Magistrado ResponsávelPEDRO DE LIMA GONÇALVES
Data da Resolução16 de Novembro de 2023
EmissorSupremo Tribunal de Justiça (Portugal)

Acórdão Acordam no Supremo Tribunal de Justiça: I.

Relatório 1. Por apenso aos autos de execução para pagamento de quantia certa, que Caixa Geral de Depósitos, S.A.

instaurou contra J..., Lda., veio a Executada deduzir embargos, pugnando para que a execução seja julgada extinta por inexigibilidade da obrigação de pagamento.
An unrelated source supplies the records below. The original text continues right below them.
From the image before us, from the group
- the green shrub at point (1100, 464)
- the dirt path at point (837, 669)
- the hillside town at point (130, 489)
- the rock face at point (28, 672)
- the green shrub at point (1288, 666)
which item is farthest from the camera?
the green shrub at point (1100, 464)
Para tanto, alegou, em síntese e para o que ora releva, que: - a Exequente invoca que a Executada não pagou os montantes previstos no Plano Especial de Revitalização – PER, mas não concretiza no seu requerimento a que prestações desse empréstimo se refere, em que data ocorreram, ou seja, o início da mora, bem como, como foi calculado o valor da dívida exequenda; - limitando-se a alegar, genericamente, que a Executada terá incumprido com o plano estabelecido no âmbito do PER, e a composição do valor total em dívida, não transformou a mora em incumprimento definitivo; - a carta de 12 de dezembro de 2019 não integra os elementos necessários para cumprir com função de interpelação para o cumprimento, com a cominação expressa, que o mesmo a persistir, se transforma em mora definitiva, e desde logo porque não contém toda a informação exigível sobre os montantes globalmente indicados como alegadamente em mora; - impunha-se à Exequente que indicasse à Executada como apurou o montante de juros, e a que se refere a quantia das comissões, bem como o dia em que se iniciava o período prestacional e o da cobrança das prestações.
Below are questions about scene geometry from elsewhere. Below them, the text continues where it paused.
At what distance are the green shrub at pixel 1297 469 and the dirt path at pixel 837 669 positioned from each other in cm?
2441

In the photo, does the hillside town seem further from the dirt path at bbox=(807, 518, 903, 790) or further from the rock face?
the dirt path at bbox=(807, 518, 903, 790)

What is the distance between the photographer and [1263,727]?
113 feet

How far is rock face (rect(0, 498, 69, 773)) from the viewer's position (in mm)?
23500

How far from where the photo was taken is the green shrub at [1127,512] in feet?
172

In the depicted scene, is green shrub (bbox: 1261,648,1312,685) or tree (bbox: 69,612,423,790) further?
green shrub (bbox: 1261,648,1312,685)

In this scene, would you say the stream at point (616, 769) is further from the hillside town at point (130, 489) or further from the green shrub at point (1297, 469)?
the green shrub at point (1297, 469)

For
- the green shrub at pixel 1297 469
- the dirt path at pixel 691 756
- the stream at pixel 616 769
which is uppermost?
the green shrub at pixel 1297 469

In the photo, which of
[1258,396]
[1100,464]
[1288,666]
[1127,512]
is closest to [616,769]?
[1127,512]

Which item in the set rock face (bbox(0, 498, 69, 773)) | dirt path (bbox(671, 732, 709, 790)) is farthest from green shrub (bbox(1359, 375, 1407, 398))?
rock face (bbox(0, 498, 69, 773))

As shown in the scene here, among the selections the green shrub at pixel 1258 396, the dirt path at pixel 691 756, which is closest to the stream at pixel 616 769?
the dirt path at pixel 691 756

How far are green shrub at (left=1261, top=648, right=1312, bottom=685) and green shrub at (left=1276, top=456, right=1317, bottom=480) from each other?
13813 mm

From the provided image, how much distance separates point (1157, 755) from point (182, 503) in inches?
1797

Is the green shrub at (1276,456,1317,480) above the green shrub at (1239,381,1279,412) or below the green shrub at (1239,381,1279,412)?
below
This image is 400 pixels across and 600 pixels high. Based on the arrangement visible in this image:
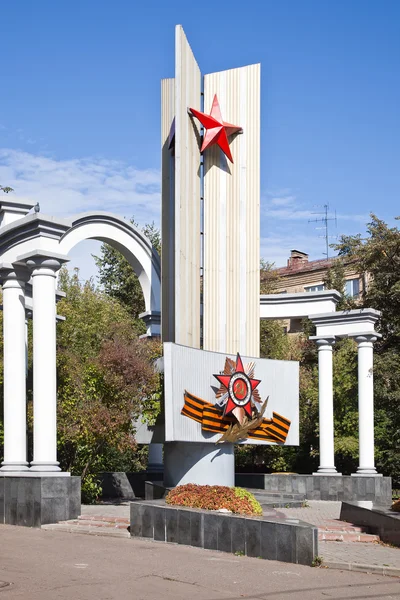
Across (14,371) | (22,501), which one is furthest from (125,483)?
(22,501)

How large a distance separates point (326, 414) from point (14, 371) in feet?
42.3

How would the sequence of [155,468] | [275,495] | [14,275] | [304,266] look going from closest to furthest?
[14,275] < [275,495] < [155,468] < [304,266]

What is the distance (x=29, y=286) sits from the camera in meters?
22.6

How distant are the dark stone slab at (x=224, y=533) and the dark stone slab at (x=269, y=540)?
776mm

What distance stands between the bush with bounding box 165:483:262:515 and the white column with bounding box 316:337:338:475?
12.7m

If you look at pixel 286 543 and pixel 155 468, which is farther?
pixel 155 468

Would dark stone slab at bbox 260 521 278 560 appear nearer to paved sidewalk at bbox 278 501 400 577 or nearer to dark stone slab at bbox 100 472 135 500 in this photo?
paved sidewalk at bbox 278 501 400 577

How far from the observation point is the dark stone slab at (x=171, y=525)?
613 inches

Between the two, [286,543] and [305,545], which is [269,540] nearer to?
[286,543]

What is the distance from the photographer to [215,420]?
2264 centimetres

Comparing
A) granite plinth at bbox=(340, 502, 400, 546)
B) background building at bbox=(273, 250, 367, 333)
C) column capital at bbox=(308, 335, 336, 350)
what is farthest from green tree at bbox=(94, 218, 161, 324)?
granite plinth at bbox=(340, 502, 400, 546)

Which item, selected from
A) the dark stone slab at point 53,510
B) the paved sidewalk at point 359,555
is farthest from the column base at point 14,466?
the paved sidewalk at point 359,555

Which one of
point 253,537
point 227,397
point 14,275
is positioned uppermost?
point 14,275

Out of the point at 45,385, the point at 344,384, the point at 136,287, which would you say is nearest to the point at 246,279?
the point at 45,385
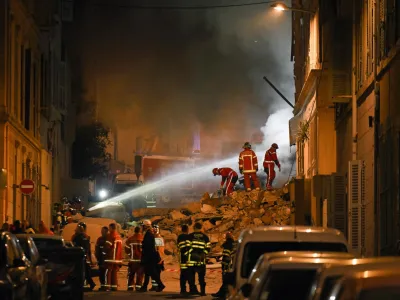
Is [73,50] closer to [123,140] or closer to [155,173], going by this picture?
[155,173]

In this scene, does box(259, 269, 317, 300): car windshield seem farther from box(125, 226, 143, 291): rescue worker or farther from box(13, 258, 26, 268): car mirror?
box(125, 226, 143, 291): rescue worker

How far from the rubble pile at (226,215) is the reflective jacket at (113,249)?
390 inches

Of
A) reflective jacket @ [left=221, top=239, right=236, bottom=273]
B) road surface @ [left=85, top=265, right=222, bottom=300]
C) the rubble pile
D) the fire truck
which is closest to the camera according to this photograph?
road surface @ [left=85, top=265, right=222, bottom=300]

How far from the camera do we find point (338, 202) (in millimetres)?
27562

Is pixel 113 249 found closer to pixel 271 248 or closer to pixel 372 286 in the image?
pixel 271 248

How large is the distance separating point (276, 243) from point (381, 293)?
822cm

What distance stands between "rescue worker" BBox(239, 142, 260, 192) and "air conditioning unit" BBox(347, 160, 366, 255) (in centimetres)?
1534

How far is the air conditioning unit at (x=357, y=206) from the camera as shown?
2372cm

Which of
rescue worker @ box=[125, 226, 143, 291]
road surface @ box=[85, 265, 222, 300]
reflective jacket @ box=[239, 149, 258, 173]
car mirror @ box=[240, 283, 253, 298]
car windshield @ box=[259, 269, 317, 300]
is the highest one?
reflective jacket @ box=[239, 149, 258, 173]

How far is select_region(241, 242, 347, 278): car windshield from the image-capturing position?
13.6m

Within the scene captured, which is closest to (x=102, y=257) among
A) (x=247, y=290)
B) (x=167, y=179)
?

Conclui, assim, pela incerteza, iliquidez e a inexigibilidade da alegada dívida cujo pagamento coercivo a Exequente pretende obter por via dos presentes autos executivos.

  1. A Embargada/Exequente apresentou articulado de contestação, pugnando pela improcedência da oposição à execução.

  2. Tramitados os autos, foi proferida sentença que julgou totalmente improcedente a oposição à execução mediante embargos de executado e, em consequência, ordenou o normal prosseguimento da execução.

  3. Inconformada com esta decisão, a Executada interpôs recurso de apelação.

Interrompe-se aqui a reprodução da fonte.